ARBEITSAUFTRÄGE
A) Übersetze diesen Satz aus dem Text zum Opfer-Notruf ins Englische: „Diese Zeiten der Ungewissheit sind immer belastend, das wissen wir aus den Erfahrungen der Prozessbegleitung.“
B) Wer darf laut Dina Nachbaur im Text zum Opfer-Notruf in dieser fordernden Situation anrufen?
C) Führe den Text zum Opfer-Notruf nach seinem letzten Satz weiter.

LESETEXT
Man kann uns im Moment nicht die Hand schütteln und wir begleiten derzeit niemanden zu Gericht. Dennoch sind wir – ununterbrochen – für Opfer von Straftaten erreichbar.
Am Opfer-Notruf 0800 112 112 sind immer Kolleg*innen erreichbar, die sich nicht nur zu Fragen von Opferrechten auskennen, sondern auch Ausbildung und Erfahrung darin haben, entlastende Gespräche zu führen und das Richtige zu sagen und zu tun, wenn jemand nicht mehr weiter weiß. Eine Krise bedeutet in der Psychologie ja auch, dass sich eine Person oder Gesellschaft im Alltag Hindernissen gegenübersieht, die sie nicht mit den gewohnten Problemlösungsmethoden bewältigen kann. Geschäftsführerin Dina Nachbaur meint dazu: „Es ist daher eine Selbstverständlichkeit für uns am Opfer-Notruf 0800 112 112, dass in dieser fordernden Situation nicht nur Verbrechensopfer, sondern alle, die sich einsam, verzweifelt oder belastet fühlen, anrufen können. Wir geben unser Bestes, dass Anrufende sich nach dem Gespräch besser fühlen. Damit wollen wir einen Beitrag zur Bewältigung dieser Krise leisten.“
Die besondere Fürsorge des WEISSEN RINGS gilt natürlich denjenigen, die bei uns in Beratung und Betreuung sind. Zahlreiche Opfer von Straftaten warten auf Verhandlungen bei Gericht und auf entsprechende Entscheidungen. Diese Zeiten der Ungewissheit sind immer belastend, das wissen wir aus den Erfahrungen der Prozessbegleitung. Jetzt sind aber so viele unbekannte Faktoren im Spiel, dass selbst die Profis nicht wissen, wie es weitergehen wird. So ist beispielsweise für Ende April ausnahmsweise eine Verhandlung geplant. Das ist notwendig, weil der Angeklagte in Untersuchungshaft ist. Da stellen sich ganz neue Fragen: Werden wir Schutzmasken tragen müssen? Wo können wir warten? Wie sollen wir es schaffen, die fünf geladenen Opferzeug*innen optimal zu begleiten? Dürfen diese überhaupt eine Vertrauensperson mitbringen?

DATENTEIL
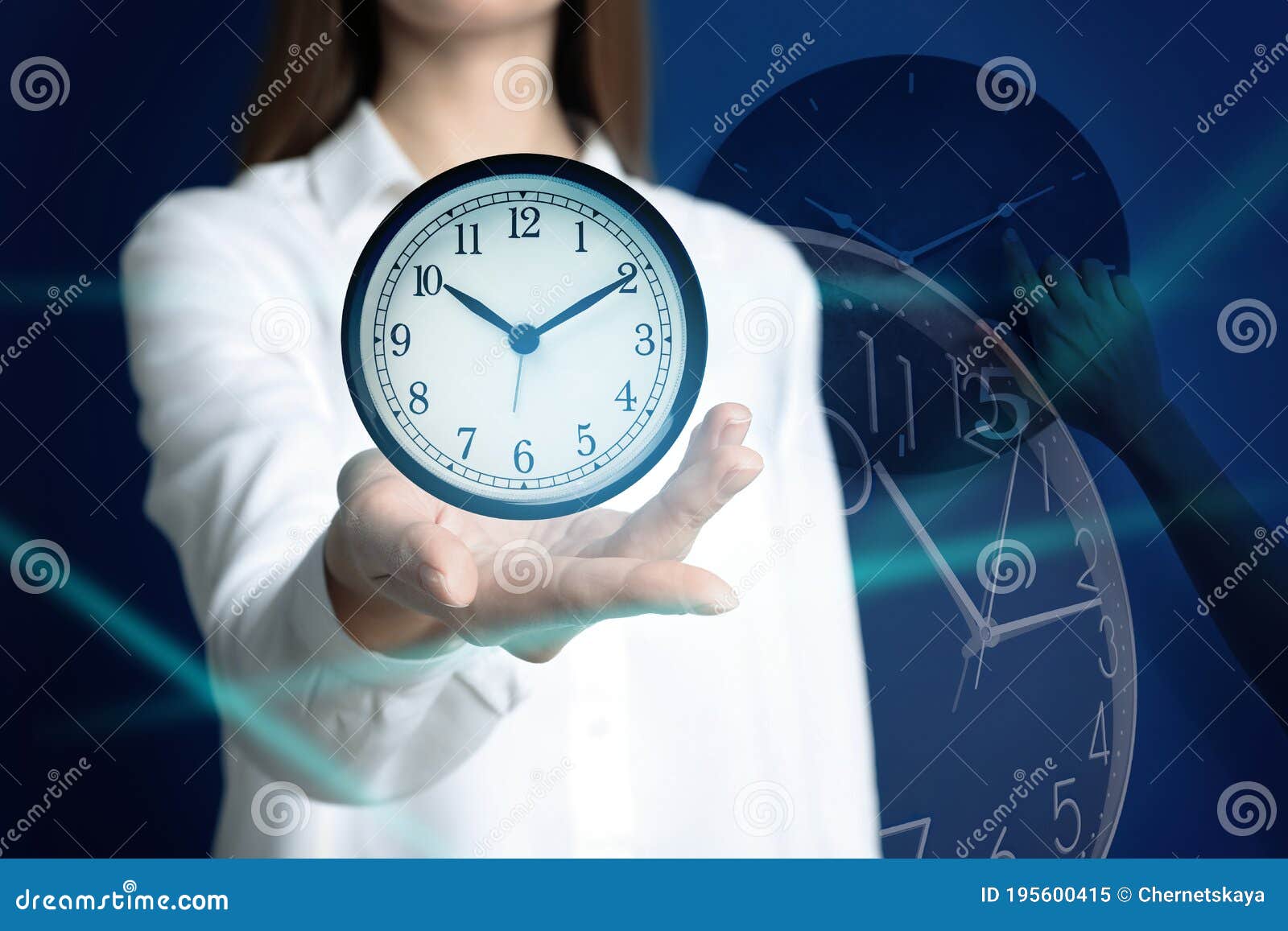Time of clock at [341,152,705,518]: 10:10
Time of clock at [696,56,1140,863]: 10:10
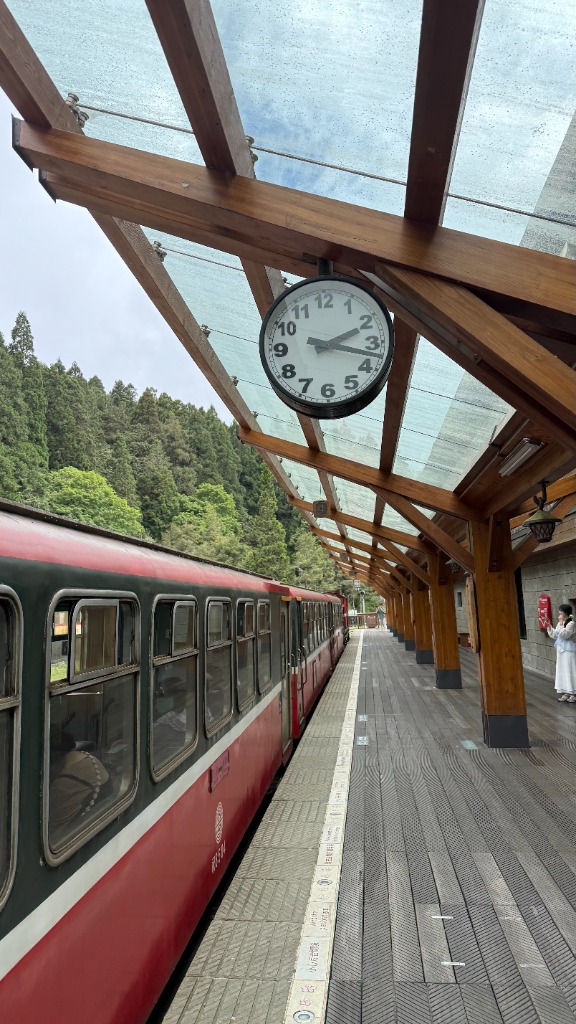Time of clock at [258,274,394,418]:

DIE LÖSUNGEN
A) These times of uncertainty are always stressful; we know that from our experience in providing court accompaniment.

B) Nicht nur Verbrechensopfer, sondern alle, die sich einsam, verzweifelt oder belastet fühlen.

C)
„Wir wissen nicht alle Antworten. Aber wir können dabei helfen, Unsicherheiten und Ungewissheiten auszuhalten. Damit bewältigen wir gemeinsam jede Situation“, ist sich die psychosoziale Prozessbegleiterin Brigitte Weber, Klinische- und Gesundheitspsychologin sicher.
Die Mitarbeiter*innen des WEISSEN RINGS bilden sich laufend fort. Viele verfügen über eine Zusatzausbildung in Krisenintervention, die sich immer wieder bezahlt macht. Und selbstverständlich werden zu jeder Tages- und Nachtzeit am Opfer-Notruf 0800 112 112 dieselben professionellen Leistungen angeboten. Die Zeitressourcen, die im Moment frei sind weil keine Gerichtsverhandlungen stattfinden, nutzen die Kolleg*innen für eine interne Online-Fortbildung zu Opferrechten.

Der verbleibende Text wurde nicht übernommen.